→ **YOUR TASK**
Rewrite the records in full, switching each "centimetres" to "centimeters" and leaving everything else unchanged.

→ **MATERIAL SHOWN**

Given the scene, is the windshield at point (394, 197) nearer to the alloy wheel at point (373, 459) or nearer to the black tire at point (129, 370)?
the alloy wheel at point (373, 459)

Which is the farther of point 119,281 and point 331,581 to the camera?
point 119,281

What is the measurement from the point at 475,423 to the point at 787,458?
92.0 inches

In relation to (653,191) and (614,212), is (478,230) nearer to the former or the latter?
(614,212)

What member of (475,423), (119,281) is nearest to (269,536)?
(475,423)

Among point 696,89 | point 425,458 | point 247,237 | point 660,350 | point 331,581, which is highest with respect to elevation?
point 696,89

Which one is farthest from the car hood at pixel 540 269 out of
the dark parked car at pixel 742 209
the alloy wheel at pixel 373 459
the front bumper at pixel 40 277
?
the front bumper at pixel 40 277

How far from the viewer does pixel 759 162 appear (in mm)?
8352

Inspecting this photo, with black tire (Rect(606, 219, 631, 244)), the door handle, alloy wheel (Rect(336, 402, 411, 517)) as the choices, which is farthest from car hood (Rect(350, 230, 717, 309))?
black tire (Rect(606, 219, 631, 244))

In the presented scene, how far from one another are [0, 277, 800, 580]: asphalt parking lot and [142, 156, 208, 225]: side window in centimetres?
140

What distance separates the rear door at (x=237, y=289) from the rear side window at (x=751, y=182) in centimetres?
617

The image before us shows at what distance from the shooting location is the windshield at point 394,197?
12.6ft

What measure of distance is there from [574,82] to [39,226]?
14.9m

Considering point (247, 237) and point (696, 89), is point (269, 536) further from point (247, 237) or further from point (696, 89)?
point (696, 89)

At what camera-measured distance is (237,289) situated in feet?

→ **CORRECT OUTPUT**
Given the scene, is the windshield at point (394, 197) nearer to the alloy wheel at point (373, 459) or nearer to the black tire at point (129, 370)?
the alloy wheel at point (373, 459)

Which is the farther of point 119,281 and point 331,581 to the camera?
point 119,281

What is the measurement from the point at 475,423 to the point at 787,458?
92.0 inches

In relation to (653,191) and (614,212), is (478,230) nearer to the former or the latter?
(614,212)

What member of (475,423), (119,281) is nearest to (269,536)?
(475,423)

Among point 696,89 | point 425,458 | point 247,237 | point 660,350 | point 331,581, which is highest with respect to elevation?
point 696,89

Which one is farthest from the car hood at pixel 540 269 out of
the dark parked car at pixel 742 209
the alloy wheel at pixel 373 459
the front bumper at pixel 40 277
?
the front bumper at pixel 40 277

How far from the viewer does pixel 759 162 appear (in mm)?
8352

Inspecting this photo, with black tire (Rect(606, 219, 631, 244)), the door handle, alloy wheel (Rect(336, 402, 411, 517)) as the choices, which is farthest from car hood (Rect(350, 230, 717, 309))?
black tire (Rect(606, 219, 631, 244))

In the presented scene, how far from one another are [0, 277, 800, 580]: asphalt parking lot and [142, 156, 208, 225]: side window in centimeters?
140

What distance separates the rear door at (x=237, y=289) from the rear side window at (x=751, y=182) in centimeters?
617

The image before us shows at what distance from the shooting location is the windshield at point 394,197?
12.6ft

What measure of distance is there from [574,82] to [39,226]?
14.9m

Considering point (247, 237) and point (696, 89), is point (269, 536) further from point (247, 237) or further from point (696, 89)?
point (696, 89)

At what camera-measured distance is (237,289) situated in feet?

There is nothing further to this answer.